One afternoon, my friend and I walked fifty odd blocks through Manhattan to reach the home of an old friend who had been gracious enough to invite us over for thanksgiving dinner. The guests of the evening included: Two elderly white gay men, an elderly black German actress, one Jewish male neighbor, One black middle aged insurance executive and my friend and I, both of whom are straight, middle class and white. It was a relatively diverse gathering of people who weren’t particularly intertwined in their lives or familiar with one another as a group. And yet, despite our differences, as miniscule and irrelevant as they were, we came together to celebrate the occasion and share one of the strangest thanksgivings I’ve ever had.

            Obama had just won his re-election campaign and the country was either beside itself with joy, devastated to it’s very core, or fully aware of the fact that the political process within the US is just a puppet show to perpetuate the illusion of democracy. Of those present, myself, my friend, the Jewish neighbor and the two elderly gay men, we were all, more or less, of the same political exasperation regarding the recent pointless-election. However, both the elderly black actress and the middle aged black insurance executive were extremely happy that Obama had won. I asked why? What has Obama ever done for the black community while he’s been in office? And, apart from an ‘anything but Romney’ mentality, how could anyone condone his betrayals over the past four years? I too had once foolishly believed in and voted for the man. But, despite my naivety and false hope, the reality of his corruption and lapdog nature to corporate and financial interests, had since left me disillusioned—had since left me aware of what’s really happening.

            And, so, it was on that note of ‘what’s really happening’ that I had posed my question of ‘What has Obama done for the black community?’ A question clearly targeted at race. For, prior to that point, and for much of the earlier evening, a debate had erupted between the Jewish Neighbor and the middle aged black executive about the contemporary state, and continued practice, of racism in America. About the fact that Romney had, suggestively run on the idea of ‘what America used to be’ of ‘bringing back the good old days’ of ‘with or without expressly saying it: telling white voters to vote for the white guy’. A deplorable and pathetic notion, not unlike the entirely of the man’s campaign. It failed. As it should have. And, for that, both the middle aged black executive and the elderly black actress, felt proud of their country—for being more multicultural—for evolving. That, ultimately, is what Obama had done for the black community, they said: “He managed to be black and get into the white house. That’s what he did for the black community.”

            The discussion continued and branched off. At various points people took some offense to what was being said, based on the various known differences between us. In a room full of the young and old, of Jewish, of gays, of blacks, whites, Europeans, Canadians, American’s, and nearly every variety of prejudice that exists in our world, we engaged in a serious discussion and debate about the matter. Because, as many of us emphasized, and as slowly became apparent through the progression of the subject, it is our prejudices and emotional strings that determine the electoral process nowadays, and, in doing so, obscures the very point of those elections—to nominate a leader, not a mascot.
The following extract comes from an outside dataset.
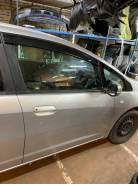 Дверь передняя правая на Honda FIT Shuttle GG7, GG8, GP2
            The elderly black actress told a beautiful story of being back in Germany in the seventies. She was walking down the street one day and noticed a little white German girl approaching her. The little girl seemed apprehensive for some reason, and, in response to her apprehension so too did the, then, young black actress. The two stopped before one another, sensing something was to be said. Then, to her surprise, the little white German girl leaned forward and stated in a slightly whispered tone: “Nigger”.

The black actress stood stunned, neither particularly offended nor provoked by the little girls statement. Just stunned. She took a moment and, eventually, responded: “Deutsche.”

The little girl recoiled, surprised and confused by what had just been said to her. She took another moment before responding again, slightly louder than before: “Nigger.”

The black actress maintained her composure, staring into the eyes of the belligerent little white German girl. She responded, as she had before: “Deutsche.”

The little girl clenched her fists and became noticeably upset. She leaned forward and once more, used the only tool at her disposal, her hatred: “Nigger!”

The black actress smiled, refusing to indulge the little girl’s emotional demands. She responded, once more, just as she had before: “Deutsche.”

At this the little girl deflated. Her anger melted from her eyes and she stood bewildered, slowly crumbling to tears. She covered her face and ran away, crying for her mother, scorned and embarrassed by her own contempt for those unlike her that she did not know, nor whom did she dare to introduce herself to.

                The elderly black woman finished her story and I smiled, sitting on the couch, appreciating her reenactment. Her point was well heard—racism only survives if you let it—if you feed it or foster it. Pass it through the generations or use it as a political tool for good or bad. Racism is a part of this countries history, one buried by half assed attempts to amend the damage it’s done, or, to pretend that it still doesn’t exist. But it does.

The middle aged black executive told a story too. During hurricane Sandy he had gotten lost in his girlfriends apartment complex, navigating the underbelly with a flashlight in complete darkness. In doing so, he had come across two black women, also lost from the confusion of the storm, and asked a question: “Excuse me. Do you know if there’s a stairwell around down here?”

The two black woman scowled at the middle aged black executive. They responded to his amazement: “Well, if you lived in the damn building you’d know, wouldn’t you?!”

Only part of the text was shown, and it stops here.